Charlies pencil tip snapped. "Competitive for what?" he demanded.

He had not spoken until this point, and now the edge in his voice stopped the discussion. Everyone was staring at him. He stared back at the World Bank guys.

"Damage from carbon dioxide emission costs about $35 a ton, but in your model no one pays for it. The carbon that British Petroleum burns per year...runs up a damage bill of fifty billion dollars. BP reported a profit of twenty billion, so actually it's thirty billion in the red, every year.... These companies should be bankrupt. You support their exteriorizing of costs, so your accounting is bullshit. You're helping to bring on the biggest catastrophe in human history. If the oil companies burn the five hundred gigatons of carbon that you are describing as inevitable because of your financial shell games, then two-thirds of the species on the planet will be endangered, including humans. But you keep talking about fiscal discipline and competitive edges in profit differentials. It's the stupidest head-in-the-sand response possible." (page 142)
How's that for a bit of wish-fulfillment?
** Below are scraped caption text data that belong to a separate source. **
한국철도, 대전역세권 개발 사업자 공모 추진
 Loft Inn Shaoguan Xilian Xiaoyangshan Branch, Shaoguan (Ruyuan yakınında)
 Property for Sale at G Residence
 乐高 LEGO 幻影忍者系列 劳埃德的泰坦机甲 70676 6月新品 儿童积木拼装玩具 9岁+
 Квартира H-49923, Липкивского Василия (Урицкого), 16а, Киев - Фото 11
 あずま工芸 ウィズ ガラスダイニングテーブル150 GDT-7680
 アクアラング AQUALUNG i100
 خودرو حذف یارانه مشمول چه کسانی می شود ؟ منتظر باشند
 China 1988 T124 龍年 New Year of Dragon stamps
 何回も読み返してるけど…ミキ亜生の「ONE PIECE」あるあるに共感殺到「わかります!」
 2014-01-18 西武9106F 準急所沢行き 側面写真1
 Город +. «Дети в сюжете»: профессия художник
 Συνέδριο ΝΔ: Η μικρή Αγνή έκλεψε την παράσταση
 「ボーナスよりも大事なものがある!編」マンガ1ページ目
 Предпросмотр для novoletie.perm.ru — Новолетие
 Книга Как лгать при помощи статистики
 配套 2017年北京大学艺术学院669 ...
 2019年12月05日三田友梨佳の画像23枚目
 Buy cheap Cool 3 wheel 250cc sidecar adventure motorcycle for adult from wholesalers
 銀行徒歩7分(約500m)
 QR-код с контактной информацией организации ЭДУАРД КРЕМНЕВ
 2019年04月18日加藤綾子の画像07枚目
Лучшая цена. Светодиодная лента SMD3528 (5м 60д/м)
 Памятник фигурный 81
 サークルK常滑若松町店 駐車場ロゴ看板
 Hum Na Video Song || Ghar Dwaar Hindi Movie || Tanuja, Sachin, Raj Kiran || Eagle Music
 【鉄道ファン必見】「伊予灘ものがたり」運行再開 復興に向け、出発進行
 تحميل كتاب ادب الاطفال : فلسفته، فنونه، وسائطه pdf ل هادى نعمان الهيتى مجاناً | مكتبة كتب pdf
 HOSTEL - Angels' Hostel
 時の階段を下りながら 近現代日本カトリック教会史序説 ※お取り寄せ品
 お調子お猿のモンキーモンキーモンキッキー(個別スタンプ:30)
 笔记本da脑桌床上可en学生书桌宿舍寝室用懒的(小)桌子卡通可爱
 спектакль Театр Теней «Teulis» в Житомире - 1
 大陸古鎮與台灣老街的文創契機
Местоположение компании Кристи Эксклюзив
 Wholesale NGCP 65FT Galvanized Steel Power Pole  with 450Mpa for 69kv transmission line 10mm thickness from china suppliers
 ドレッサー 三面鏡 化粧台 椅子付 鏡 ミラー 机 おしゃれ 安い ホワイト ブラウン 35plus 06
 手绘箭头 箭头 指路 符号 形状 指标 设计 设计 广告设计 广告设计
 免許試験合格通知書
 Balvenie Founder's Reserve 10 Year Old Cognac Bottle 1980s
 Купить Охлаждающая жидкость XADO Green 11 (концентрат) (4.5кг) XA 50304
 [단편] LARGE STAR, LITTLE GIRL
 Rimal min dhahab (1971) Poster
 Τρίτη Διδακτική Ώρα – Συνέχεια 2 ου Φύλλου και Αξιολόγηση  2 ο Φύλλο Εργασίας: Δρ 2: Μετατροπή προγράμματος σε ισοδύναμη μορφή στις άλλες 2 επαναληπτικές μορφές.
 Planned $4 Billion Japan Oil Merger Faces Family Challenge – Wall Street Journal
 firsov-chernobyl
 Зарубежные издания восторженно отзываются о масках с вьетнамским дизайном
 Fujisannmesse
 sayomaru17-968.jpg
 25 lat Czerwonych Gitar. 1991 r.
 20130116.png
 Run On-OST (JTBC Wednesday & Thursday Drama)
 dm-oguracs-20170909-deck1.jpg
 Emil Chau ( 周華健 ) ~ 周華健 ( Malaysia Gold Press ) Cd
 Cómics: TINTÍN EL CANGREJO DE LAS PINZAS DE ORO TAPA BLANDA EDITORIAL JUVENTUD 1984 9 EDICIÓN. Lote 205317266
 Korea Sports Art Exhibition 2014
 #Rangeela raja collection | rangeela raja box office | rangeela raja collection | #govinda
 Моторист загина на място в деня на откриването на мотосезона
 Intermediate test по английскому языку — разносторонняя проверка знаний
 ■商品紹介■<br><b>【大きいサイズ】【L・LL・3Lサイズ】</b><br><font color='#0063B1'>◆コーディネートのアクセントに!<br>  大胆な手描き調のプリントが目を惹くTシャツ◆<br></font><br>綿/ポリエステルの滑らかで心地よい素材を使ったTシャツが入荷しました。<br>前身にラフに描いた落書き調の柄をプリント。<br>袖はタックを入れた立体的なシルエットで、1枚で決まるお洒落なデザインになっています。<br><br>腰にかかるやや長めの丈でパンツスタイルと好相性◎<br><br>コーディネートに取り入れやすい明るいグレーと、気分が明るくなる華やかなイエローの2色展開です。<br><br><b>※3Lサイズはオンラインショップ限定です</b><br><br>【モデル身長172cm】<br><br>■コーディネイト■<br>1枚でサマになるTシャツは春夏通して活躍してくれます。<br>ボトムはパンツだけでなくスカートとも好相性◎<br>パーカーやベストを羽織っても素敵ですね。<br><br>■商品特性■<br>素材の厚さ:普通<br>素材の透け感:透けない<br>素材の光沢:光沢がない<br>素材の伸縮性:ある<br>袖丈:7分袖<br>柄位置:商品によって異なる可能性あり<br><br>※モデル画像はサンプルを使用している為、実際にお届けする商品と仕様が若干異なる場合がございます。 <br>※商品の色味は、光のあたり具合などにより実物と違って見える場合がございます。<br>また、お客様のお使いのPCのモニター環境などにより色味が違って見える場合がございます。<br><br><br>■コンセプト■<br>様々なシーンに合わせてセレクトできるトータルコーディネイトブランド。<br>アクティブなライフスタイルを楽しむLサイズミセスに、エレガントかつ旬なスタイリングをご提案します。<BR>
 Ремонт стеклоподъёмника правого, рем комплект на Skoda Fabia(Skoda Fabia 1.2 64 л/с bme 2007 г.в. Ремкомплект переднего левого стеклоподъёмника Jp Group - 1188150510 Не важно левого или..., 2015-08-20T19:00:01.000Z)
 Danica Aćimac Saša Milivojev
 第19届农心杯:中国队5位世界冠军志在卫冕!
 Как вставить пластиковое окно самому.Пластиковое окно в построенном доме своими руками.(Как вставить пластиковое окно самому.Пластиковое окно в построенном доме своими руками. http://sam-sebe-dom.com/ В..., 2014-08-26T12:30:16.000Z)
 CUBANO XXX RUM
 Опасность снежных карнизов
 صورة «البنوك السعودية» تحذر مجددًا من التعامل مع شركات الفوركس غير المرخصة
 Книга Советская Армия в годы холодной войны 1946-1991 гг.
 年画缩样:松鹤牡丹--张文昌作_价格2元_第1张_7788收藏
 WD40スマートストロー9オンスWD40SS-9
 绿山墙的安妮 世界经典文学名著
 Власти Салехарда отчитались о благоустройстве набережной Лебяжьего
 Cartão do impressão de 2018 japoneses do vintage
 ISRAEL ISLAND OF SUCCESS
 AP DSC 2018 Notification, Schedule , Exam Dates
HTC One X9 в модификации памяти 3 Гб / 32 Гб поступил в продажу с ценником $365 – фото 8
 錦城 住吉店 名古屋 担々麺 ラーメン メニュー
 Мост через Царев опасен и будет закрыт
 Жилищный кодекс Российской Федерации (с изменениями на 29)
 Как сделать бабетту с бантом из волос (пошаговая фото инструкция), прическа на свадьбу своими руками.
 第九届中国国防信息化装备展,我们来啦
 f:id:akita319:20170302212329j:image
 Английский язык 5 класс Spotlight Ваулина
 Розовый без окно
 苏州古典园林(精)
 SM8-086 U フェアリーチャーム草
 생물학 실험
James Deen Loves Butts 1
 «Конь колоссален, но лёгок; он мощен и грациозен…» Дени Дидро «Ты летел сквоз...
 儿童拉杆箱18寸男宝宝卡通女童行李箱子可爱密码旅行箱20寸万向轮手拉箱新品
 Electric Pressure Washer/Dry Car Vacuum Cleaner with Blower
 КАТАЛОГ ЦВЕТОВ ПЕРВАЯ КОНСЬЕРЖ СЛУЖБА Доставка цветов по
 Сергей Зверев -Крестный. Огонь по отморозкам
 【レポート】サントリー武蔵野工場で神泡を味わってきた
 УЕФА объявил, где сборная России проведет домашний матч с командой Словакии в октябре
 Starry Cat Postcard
That's what I want my White House staff doing.

Charlie then goes on to analyze the World Bank's effect on developing nations, ending with "You were intended to be the Marshall Plan, and instead you've been the United Fruit Company." As the meeting ends, Charlie hands them the president's plan for the Bank's new mission.

In the final pages of the book, President Chase, who has been shown to be inspired by FDR, uses his blog to make the case for structural economic change as part of this new way of doing things:
Capital is created by everyone, and should be owned by everyone.... And the Earth is owed our permanent care. And we have the capability to care for the Earth and create for every one of us a sufficiency of food, water, shelter, clothing, medical care, education, and human rights.

To the extent our economic system withholds or flatly opposes these values and goals, it is diseased. It has to be changed so that we can do these things that are well within our technological capabilities. We have imagined them, and they are possible. We can make them real....

Taking care of the Earth and its miraculous biological splendor will then become the long-term work of our species. We'll share the world with all the other creatures. It will be an ongoing project that will never end. People worry about living life without purpose or meaning, and rightfully so, but really there is no need for concern: inventing a sustainable culture is the meaning, right there always before us....

We have to become the stewards of the Earth. And we have to start doing this in ignorance of the details of how to do it. We have to learn how to do it in the attempt itself. It is something we are going to have to imagine. (pages 367–368)
I'm now starting Robinson's 2012 novel, titled 2312, which I somehow never got around to reading when it came out. I don't know if it fits into the cli-fi subgenre or not (I think it's a bit more in outer space than that), but I trust he'll be imagining all the way through.